Associate Director, Content Approval, Vaccines

About The Position

Requirements

• Master’s/Graduate Degree in Life Sciences or Healthcare.
• 4+ years of pharmaceutical industry experience.
• 3+ years of Medical Affairs experience as a reviewer of content used in promotional and non-promotional settings.
• Experience with commercial and medical activities from a global perspective in the pharmaceutical industry (e.g., promotion, medical education, external partnerships, advisory boards).
• Experience with evaluation of clinical literature.

Nice To Haves

• Strong understanding of content approval requirements incl. external regulations (e.g. ABPI Code).
• Strong understanding of international Codes of Practice FDA, IFPMA, EFIPIA, IPHA, ABPI etc.
• Capable to cope with pressure and meet tight timelines.
• Experience of working at both global and local country level.
• Experience working with global teams in a matrix environment.
• Ability to work effectively with others, delegate appropriately and foster a strong culture of teamwork.
• Experience in Vaccines.
• Strong organizational and planning skills.
• Strong communication and collaboration skills.
• Ability to work independently and manage/prioritize multiple projects simultaneously.
• Ability to accurately evaluate and summarize complex scientific literature, real-world evidence, and other observational research studies for scientific evaluation needs by various customer types.
• Ability to clearly communicate complex scientific data in a concise and accurate manner.
• Demonstrated customer-focus, problem solving abilities and strong conflict resolution skills.

Responsibilities

• Primary medical reviewer and/or approver who is accountable for the thorough, timely review and approval of Global promotional and non-promotional materials.
• Ensure content is scientifically accurate, meets the scientific rigor (i.e., levels of evidence); is fair-balanced and meets the GSK requirements/standards/processes as well as complies with applicable external regulations (incl.

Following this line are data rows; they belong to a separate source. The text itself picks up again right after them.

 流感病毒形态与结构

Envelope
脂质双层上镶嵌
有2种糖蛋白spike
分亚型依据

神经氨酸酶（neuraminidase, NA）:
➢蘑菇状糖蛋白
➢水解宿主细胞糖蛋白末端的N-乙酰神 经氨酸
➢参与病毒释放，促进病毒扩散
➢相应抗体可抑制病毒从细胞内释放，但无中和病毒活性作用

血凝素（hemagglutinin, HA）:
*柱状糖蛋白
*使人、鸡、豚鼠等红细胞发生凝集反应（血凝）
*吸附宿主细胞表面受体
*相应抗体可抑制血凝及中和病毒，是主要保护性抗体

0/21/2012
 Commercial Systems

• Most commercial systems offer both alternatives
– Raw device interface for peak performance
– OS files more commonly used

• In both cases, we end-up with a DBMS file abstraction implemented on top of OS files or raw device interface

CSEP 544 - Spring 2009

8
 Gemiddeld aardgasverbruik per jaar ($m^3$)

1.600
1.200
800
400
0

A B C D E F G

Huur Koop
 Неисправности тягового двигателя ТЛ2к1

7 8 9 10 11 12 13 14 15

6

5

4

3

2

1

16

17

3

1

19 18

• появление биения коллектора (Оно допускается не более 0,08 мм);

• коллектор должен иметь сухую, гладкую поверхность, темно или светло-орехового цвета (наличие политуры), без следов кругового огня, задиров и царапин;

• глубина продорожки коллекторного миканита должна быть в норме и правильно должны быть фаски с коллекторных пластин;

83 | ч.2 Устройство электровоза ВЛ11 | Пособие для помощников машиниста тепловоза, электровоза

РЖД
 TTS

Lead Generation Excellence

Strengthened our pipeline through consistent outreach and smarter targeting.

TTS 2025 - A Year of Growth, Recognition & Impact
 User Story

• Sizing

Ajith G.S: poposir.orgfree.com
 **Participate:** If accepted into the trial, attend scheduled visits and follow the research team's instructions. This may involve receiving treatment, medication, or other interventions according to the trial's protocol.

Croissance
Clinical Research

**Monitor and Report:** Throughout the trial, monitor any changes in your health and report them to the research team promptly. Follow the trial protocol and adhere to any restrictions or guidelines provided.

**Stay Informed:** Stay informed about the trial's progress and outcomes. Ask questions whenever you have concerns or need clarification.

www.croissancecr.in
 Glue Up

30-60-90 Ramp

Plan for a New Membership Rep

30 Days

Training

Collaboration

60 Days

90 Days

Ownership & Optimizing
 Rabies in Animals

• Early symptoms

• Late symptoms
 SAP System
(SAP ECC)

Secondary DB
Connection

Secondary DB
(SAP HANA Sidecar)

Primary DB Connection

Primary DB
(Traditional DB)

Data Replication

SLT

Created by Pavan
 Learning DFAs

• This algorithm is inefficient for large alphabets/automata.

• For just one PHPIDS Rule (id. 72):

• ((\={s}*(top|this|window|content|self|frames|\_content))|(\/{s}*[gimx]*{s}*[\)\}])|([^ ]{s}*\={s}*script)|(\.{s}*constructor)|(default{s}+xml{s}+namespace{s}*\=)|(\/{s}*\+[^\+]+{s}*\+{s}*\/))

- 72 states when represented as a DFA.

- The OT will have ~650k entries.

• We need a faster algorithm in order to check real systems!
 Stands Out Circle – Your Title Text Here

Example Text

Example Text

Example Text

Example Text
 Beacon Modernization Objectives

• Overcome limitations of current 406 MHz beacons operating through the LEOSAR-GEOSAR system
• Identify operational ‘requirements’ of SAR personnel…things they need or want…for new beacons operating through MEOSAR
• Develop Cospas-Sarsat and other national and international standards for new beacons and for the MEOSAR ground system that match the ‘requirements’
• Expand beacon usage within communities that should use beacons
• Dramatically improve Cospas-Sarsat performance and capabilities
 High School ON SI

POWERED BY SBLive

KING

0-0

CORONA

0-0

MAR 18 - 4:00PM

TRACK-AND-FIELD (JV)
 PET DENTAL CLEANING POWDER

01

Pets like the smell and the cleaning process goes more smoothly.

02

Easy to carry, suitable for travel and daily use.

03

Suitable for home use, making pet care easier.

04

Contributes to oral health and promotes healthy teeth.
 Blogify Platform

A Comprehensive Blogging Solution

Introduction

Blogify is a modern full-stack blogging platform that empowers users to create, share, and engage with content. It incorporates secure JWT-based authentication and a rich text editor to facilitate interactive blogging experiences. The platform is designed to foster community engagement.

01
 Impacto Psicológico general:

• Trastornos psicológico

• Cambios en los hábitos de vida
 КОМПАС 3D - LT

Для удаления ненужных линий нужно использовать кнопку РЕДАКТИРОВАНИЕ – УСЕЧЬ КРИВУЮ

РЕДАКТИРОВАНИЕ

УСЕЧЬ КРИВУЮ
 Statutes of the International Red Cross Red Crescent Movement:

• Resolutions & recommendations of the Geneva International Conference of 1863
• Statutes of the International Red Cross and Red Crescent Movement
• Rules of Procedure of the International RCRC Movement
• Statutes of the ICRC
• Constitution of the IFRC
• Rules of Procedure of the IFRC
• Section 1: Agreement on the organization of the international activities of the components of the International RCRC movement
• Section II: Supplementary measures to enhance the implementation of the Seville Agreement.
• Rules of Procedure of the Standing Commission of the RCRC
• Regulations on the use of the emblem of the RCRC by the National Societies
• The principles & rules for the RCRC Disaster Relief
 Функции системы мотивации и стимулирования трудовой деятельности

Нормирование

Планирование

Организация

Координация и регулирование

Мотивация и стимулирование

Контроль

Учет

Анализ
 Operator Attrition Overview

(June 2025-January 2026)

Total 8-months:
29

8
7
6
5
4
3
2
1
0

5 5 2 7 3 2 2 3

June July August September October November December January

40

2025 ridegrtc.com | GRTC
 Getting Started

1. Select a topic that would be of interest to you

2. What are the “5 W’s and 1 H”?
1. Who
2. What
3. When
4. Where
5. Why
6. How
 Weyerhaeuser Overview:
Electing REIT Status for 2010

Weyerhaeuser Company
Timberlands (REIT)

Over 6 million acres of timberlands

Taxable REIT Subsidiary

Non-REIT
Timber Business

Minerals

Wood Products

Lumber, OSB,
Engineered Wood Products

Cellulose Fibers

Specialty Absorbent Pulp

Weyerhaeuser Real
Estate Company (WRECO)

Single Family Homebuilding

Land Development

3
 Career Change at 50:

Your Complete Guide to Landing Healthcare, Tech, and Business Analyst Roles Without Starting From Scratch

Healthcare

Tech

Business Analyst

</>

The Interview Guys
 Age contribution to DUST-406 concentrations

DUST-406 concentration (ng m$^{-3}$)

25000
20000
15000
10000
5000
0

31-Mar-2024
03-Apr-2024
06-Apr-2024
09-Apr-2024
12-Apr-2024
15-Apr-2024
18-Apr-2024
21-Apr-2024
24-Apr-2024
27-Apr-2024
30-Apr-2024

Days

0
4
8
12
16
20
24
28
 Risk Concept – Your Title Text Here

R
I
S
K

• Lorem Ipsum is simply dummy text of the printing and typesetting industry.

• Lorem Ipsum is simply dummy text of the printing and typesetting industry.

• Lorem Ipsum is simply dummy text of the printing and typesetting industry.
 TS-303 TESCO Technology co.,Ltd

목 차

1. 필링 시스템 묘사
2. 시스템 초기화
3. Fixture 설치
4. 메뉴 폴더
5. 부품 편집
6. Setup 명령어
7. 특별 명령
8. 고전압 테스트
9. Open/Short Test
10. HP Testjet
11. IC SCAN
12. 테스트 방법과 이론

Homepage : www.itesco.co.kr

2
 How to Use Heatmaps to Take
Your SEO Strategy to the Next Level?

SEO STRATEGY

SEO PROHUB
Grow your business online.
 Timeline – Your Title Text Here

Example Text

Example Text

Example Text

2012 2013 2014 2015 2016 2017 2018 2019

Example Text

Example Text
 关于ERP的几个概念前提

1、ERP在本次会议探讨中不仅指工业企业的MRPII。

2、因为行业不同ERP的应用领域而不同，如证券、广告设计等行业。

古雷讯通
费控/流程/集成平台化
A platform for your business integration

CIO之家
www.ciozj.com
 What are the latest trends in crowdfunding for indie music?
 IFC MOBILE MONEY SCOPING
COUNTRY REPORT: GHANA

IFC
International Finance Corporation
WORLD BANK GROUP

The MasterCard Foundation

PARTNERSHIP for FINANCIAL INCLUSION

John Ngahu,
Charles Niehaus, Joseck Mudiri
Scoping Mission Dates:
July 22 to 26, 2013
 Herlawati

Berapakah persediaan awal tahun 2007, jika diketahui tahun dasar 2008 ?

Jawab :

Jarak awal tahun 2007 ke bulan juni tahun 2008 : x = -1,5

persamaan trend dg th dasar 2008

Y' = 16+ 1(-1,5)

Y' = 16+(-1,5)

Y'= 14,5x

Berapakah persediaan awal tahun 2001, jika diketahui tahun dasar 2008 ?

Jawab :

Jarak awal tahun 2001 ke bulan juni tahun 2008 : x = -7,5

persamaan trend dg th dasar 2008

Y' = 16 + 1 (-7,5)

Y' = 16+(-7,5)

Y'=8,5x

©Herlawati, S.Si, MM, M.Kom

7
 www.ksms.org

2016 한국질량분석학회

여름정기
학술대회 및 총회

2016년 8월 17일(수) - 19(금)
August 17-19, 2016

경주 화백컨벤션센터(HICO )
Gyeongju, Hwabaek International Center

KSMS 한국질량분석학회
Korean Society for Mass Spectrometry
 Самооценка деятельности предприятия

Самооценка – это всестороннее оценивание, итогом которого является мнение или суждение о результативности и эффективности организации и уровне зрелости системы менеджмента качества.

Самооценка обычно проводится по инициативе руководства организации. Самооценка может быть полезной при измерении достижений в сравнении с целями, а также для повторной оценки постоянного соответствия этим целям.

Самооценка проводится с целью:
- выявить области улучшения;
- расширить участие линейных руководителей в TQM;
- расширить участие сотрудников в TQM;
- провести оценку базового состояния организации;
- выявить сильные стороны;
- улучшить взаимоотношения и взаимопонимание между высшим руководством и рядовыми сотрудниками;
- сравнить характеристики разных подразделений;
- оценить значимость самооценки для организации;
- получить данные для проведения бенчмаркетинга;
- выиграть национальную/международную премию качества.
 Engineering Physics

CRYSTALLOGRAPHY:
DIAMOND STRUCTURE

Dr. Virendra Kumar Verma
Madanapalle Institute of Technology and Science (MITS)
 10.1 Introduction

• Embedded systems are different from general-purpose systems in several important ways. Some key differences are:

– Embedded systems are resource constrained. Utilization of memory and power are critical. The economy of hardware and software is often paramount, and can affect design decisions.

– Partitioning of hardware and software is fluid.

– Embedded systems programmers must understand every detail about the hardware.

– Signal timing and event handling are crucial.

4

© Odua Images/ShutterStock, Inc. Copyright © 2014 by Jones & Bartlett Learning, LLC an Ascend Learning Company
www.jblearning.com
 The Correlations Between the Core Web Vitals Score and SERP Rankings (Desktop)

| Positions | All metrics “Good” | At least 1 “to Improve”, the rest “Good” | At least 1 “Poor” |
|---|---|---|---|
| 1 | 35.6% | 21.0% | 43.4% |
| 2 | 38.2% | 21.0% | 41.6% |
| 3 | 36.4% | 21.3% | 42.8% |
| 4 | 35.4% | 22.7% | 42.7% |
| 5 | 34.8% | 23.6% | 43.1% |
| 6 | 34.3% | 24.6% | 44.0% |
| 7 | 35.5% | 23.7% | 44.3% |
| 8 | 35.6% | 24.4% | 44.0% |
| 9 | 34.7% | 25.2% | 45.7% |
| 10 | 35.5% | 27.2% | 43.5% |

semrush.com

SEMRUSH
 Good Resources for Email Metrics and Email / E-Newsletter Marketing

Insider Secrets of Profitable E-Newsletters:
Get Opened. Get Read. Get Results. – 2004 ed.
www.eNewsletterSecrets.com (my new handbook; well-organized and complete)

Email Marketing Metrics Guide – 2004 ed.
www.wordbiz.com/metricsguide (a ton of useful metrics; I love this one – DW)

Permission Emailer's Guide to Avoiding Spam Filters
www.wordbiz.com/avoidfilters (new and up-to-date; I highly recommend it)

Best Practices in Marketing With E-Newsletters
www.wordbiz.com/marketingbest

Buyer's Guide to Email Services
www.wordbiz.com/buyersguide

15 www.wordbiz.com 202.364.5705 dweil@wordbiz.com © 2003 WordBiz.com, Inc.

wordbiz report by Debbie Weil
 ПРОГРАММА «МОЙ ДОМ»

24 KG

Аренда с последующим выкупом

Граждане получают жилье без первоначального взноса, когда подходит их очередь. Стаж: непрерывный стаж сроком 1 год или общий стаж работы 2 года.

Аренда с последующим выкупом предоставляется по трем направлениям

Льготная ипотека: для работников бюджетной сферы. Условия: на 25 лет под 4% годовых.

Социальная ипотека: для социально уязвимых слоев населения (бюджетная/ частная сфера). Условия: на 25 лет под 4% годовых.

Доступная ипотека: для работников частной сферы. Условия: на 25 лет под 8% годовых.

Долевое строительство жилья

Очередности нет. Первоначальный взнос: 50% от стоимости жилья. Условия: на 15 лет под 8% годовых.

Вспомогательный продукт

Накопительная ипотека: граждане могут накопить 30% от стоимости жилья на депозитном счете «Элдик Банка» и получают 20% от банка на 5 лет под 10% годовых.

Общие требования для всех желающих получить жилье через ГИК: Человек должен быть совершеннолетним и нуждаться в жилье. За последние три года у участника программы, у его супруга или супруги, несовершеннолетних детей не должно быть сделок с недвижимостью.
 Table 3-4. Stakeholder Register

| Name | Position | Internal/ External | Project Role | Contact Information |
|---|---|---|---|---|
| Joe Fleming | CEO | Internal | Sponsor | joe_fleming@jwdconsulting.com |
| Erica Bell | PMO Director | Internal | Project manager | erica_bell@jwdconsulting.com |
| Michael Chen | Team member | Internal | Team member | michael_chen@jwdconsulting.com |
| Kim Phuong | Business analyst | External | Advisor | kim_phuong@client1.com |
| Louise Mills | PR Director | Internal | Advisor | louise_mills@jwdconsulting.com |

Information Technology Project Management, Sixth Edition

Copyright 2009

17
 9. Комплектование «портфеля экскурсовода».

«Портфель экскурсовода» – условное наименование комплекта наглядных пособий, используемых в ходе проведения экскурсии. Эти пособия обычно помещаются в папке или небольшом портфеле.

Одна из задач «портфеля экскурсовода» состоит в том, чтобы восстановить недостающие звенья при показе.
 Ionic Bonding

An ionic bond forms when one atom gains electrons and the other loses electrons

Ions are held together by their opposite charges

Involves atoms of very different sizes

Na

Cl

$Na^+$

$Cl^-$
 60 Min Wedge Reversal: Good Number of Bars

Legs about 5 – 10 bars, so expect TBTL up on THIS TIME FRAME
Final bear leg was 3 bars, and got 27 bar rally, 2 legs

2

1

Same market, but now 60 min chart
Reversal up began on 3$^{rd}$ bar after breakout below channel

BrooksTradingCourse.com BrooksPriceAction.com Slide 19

ABPI Code where relevant).
• Maintain deep scientific and therapeutic expertise on assigned products and therapy areas.
• Maintain a deep understanding of ABPI Code of practice (as an AQP/Appropriately Qualified Person) and the GSK interpretation/position to ensure consistent application while reviewing and/or approving global medical or commercial content in scope of ABPI.
• Strong understanding of the business strategies/unmet needs to ensure the content is aligned with current medical practices/guidelines, and the content is fit for purpose to the targeted audience.
• Work alongside MI counterparts and various business partners to align, validate, and identify solutions to ensure content is of the highest quality and relevant to the audience.
• Provide timely feedback and recommendations for content created and/or reviewed by third-party vendors and escalate when third-party vendors do not meet the quality standards.
• Address and/or escalate to appropriate leadership when content may result in a risk to the business.
• Stay up to date with evolving regulatory requirements, industry standards, and best practices to ensure continuous compliance.
• Identify issues, themes and/or opportunities for continuous improvement that enhance the quality and compliance of materials and activities.
• Serve as a key point of contact for regulatory and legal teams during audits and inspections, providing documentation and insights as needed.
• Actively participate in workstreams to develop best practices, ways of working and continuous improvement for promotional and non-promotional content approval process.
• Actively contribute and provide input to content creation plans to ensure content deliverables and timelines are realistic and achievable.
• Support other GMI&CA team activities (e.g. MI content creation, US medical review), when required and in onboarding new content approval team members.